Photo by Jaquilyn Shumate Photography
My sweet husband and I got married in Port Gamble, Washington, this past May. I fine-tuned every detail down to the twine on the favors (as one would!) and I was excited to share our day in hopes of growing our Assemble custom design project. We were one of the few couples in the running for the Winter/Spring issue of a prominent bridal magazine and I have to admit, I was beyond ecstatic for possible recognition of all of my hard work.
Sadly, we weren't chosen. I found out on the same day I started feeling fluish, our house was a mess and I had a mountain of laundry to attend to. (When it rains, it pours.) I had my moment of champagne, chocolate, a drunken nap at 7pm and a few tears, and have since moved on. It got me thinking though--why did I really want that feature? I know how lovely our wedding was. I spent it with our beautiful friends, got to experience every last detail and it went off without a hitch. Was it about business, or was it about me? Alas, it was about me.

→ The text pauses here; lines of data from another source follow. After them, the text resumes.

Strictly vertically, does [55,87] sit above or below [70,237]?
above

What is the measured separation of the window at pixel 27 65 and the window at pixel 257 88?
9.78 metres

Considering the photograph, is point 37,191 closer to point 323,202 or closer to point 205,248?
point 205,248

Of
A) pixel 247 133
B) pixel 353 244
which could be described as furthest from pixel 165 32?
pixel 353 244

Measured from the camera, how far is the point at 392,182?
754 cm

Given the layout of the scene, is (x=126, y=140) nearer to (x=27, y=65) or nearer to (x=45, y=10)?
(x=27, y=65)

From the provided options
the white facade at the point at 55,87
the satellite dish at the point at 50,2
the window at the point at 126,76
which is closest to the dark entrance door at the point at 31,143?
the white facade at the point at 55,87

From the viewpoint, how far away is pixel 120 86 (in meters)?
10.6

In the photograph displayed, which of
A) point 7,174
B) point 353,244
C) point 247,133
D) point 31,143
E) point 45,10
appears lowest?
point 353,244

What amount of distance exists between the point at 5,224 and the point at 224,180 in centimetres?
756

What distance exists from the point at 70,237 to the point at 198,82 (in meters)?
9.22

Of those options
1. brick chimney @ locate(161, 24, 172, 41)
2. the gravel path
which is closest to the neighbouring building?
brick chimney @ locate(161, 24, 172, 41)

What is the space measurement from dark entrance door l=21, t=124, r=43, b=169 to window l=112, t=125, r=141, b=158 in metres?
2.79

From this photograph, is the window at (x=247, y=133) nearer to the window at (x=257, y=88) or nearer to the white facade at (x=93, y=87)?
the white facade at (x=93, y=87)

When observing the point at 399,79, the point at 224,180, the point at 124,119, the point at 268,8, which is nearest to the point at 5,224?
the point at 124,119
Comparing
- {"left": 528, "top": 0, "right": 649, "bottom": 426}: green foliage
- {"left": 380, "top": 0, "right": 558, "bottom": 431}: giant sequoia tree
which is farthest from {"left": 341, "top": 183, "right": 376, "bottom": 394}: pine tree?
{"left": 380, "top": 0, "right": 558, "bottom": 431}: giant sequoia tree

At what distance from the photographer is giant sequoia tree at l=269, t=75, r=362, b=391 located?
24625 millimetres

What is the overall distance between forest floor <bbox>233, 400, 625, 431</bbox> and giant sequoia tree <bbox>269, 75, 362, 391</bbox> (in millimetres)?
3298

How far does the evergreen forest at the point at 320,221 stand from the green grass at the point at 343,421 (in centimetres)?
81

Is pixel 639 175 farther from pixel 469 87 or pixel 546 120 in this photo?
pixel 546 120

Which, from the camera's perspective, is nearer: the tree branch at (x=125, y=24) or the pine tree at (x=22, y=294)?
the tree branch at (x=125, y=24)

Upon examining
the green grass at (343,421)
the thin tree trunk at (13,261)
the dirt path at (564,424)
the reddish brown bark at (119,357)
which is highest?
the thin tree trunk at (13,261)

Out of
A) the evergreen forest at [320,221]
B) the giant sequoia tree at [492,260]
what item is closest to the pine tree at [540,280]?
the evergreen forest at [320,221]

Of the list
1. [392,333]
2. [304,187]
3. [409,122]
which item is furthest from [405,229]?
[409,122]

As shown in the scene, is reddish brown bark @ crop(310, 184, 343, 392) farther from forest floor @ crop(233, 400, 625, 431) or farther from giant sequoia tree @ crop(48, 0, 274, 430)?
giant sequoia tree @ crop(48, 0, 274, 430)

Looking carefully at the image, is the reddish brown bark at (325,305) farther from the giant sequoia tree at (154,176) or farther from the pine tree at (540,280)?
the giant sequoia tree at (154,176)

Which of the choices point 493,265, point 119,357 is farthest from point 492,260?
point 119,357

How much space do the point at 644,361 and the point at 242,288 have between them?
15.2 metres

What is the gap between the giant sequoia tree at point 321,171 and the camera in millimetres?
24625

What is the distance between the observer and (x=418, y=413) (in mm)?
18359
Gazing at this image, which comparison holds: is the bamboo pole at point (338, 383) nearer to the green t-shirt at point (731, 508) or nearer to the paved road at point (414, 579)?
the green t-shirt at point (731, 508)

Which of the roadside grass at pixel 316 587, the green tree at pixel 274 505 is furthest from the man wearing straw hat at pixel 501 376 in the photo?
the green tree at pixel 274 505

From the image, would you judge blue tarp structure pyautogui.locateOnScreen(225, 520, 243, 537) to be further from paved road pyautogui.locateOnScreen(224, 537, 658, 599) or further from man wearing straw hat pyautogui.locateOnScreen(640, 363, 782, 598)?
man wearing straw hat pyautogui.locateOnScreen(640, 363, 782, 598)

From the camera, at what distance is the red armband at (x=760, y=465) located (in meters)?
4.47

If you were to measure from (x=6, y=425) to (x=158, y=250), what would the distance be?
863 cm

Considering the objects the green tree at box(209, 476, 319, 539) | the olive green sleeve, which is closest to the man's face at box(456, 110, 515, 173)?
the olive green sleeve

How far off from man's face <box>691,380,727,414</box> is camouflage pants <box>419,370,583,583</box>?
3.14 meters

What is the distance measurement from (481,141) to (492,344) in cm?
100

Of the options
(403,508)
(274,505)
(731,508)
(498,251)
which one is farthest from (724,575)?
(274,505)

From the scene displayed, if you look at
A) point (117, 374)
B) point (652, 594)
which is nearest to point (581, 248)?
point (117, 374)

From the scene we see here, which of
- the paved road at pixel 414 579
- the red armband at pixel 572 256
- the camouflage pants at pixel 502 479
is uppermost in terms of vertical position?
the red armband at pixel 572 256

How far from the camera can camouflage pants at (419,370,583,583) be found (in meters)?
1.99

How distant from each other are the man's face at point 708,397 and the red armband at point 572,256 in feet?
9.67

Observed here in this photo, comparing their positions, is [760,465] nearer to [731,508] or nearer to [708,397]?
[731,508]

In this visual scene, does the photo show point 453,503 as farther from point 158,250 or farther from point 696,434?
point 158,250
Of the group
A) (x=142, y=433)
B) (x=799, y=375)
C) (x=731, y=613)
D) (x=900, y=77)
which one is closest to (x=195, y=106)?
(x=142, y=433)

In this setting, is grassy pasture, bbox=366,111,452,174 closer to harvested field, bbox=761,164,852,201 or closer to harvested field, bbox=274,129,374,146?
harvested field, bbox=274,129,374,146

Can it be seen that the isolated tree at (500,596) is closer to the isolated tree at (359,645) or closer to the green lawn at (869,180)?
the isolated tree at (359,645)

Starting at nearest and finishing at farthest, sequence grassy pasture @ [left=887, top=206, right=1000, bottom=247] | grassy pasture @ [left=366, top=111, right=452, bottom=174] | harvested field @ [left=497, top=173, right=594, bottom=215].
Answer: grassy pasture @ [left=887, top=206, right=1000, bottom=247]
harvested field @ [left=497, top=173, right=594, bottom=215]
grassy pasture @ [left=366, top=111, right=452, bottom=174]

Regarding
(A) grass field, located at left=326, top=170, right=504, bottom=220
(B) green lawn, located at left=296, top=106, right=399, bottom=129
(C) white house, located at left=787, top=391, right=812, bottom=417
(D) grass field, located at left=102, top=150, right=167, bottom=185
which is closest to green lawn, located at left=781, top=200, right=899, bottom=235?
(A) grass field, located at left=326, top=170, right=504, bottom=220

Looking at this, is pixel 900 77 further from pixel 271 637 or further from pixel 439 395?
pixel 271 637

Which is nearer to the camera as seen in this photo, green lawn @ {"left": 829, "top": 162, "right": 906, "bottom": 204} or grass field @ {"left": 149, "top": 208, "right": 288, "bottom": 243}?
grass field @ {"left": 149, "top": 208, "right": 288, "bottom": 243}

Everyone wants a payoff for their hard work. But sometimes, the work is the payoff, and the outcome is a surprise after finding joy in your own craft. If you work in a creative field, you are most likely used to a small (if any) paycheck and tons of hard manual and emotional work. When we chose this path, we chose to find happiness in what we do without outside recognition. When it comes, it's absolutely brilliant, but finding solace in the fact that it might not is important for self-preservation.
That is what I, personally, find difficult: finding complete happiness with the possibility of no recognition. Even when Emily is away on vacation and I rearrange the shop, she comes home to me sitting at the table with my arms crossed, eyebrows raised, waiting for her to say "the shop looks beautiful!" (sorry, Ems). We all wish Martha Stewart would call us up and say "[insert your name here], you are doing a fabulous job." Until that happens though, let's find joy in our work and feel lucky for being able to do it, while congratulating & supporting each other.
There's an old saying that goes, "A candle loses nothing when it lights another." When we don't feel recognized for our work, human natures wants to hoard every tidbit of knowledge and support away, keeping it all to ourselves. The old feeling of, "Figure it out for yourself: I DID," tends to take hold when we feel under-appreciated. I'm sure you know, however, that this just makes us feel worse. Giving of ourselves is what creates true joy, and ends up coming back to us in the end.
So here's our homework: When we feel the lowest/the worst/the crummiest about the direction our career is going--give. Give help to a friend who needs assistance packaging her huge amount of holiday orders when you have none. Give a shout-out tweet to a competitor just because you can. Give advice to someone who is just starting out, even if no one gave you any when you started out. Give recognition to yourself, for all of your hard work.